Organizing tax documents can be daunting, especially for families with members with special needs who know the cost of care is substantial. However, with proper planning, you can likely reduce these costs by maximizing your tax strategies.

What tax credits may be available to me?

Depending on your income and your dependent’s age and income, you should look into the following tax credits:

  • Child tax credit –This credit is $2,000 for each qualifying child under 17 for 2024.
  • Dependent Care – Up to 35 percent of daycare expenses are incurred while the taxpayer works or seeks employment.
  • Earned Income Tax Credit – For low- to moderate-income families with children under 19 (up to age 23, if children are full-time students). This also applies to adults with disabilities who work.
  • Elderly Disabled – For individuals 65 or older who are filing income taxes.
  • Disability income from a previous employer’s benefit plan – Eligibility depends on income level.
  • Other dependent tax credit — A credit of $500 may be available for dependents, other qualifying relatives, and even qualified dependents who are not related to the taxpayer, age 17 and older (including parents/grandparents).
  • Qualified retirement savings contributions credit — For contributions to ABLE accounts by designated beneficiaries.

Can I deduct medical expenses?

Deductible medical expenses include prescription drugs, over-the-counter insulin and/or syringes, dental costs, psychological or psychiatric services, premiums paid for Medicare Part B, and the cost of guide dogs, wheelchairs, etc. However, don’t forget about the often-overlooked deductions listed below.[1]

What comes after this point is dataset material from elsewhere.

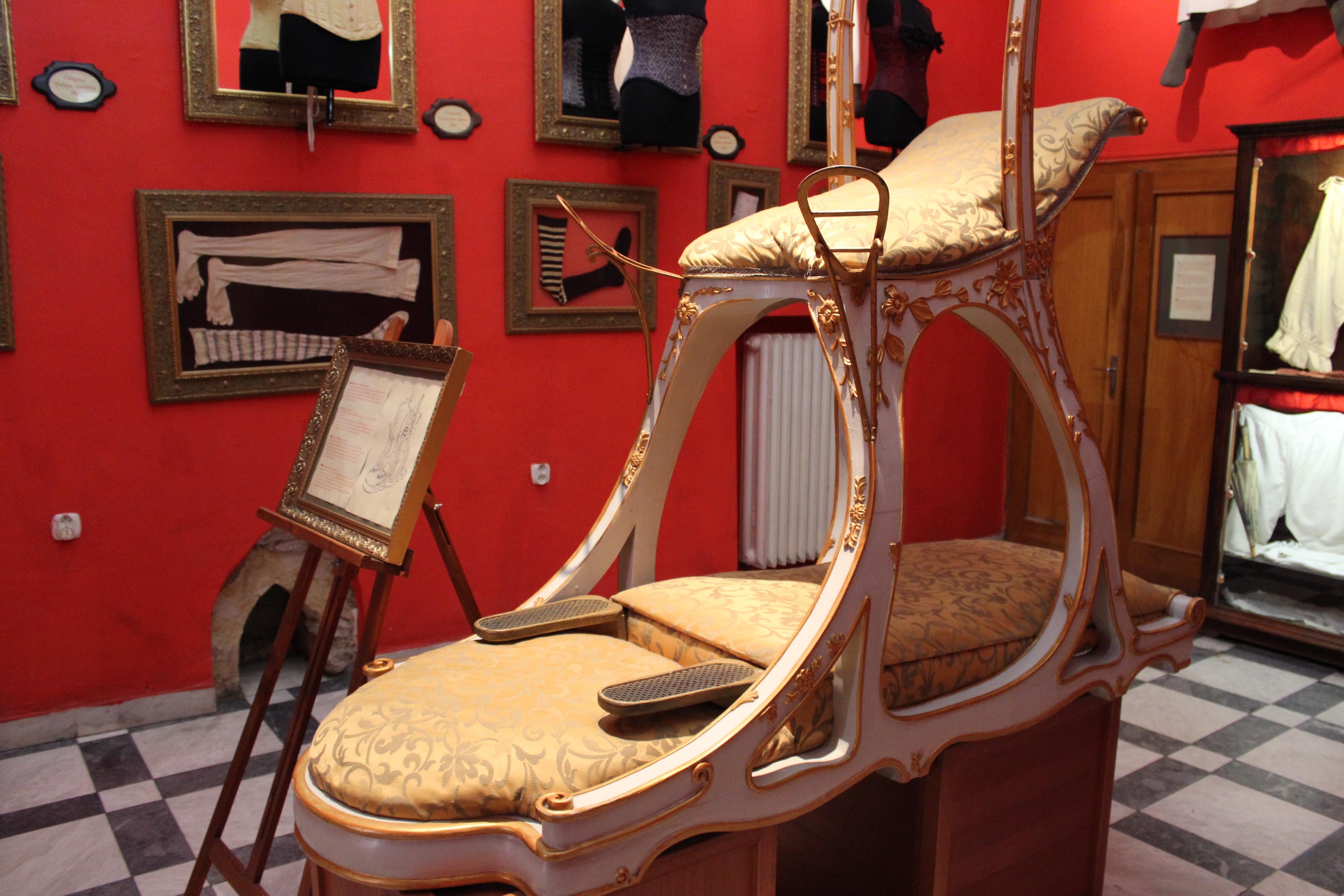 Takýchto a podobných exponátov sú v pražskom múzeu desiatky.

  • Medical travel and transportation: The cost of travel to a medical facility, not including trips to improve general health, is deductible. If you use your automobile, you may deduct a certain amount based on miles traveled.
  • Special schools: If your child attends a qualifying special school, you may deduct the entire unreimbursed cost as a medical expense. In addition to tuition, the costs can include lodging, meals, transportation, incidental education costs, supervision at the school, treatment, and training. Private tutoring expenses may also qualify.
  • Capital expenditures: If a physician recommends that a capital improvement be made to your home for medical reasons, you may deduct the cost over the increase in your home’s fair market value (FMV). The total cost may be deductible if the recommendation is to remove structural barriers.
  • Nursing home and long-term care: Expenses incurred in a nursing home or long-term care (LTC) facility are deductible if you are chronically ill or the facility is primarily for medical care. In most cases, facilities mainly provide custodial care. The medical care component may be deductible if separately stated on the bill. You may also deduct a portion of the cost of LTC insurance premiums.

What about our Special Needs Trust (SNT)?

Special needs trusts (SNTs) and Health Savings Accounts (HSAs) are important financial and tax planning tools that significantly contribute to a person’s quality of life.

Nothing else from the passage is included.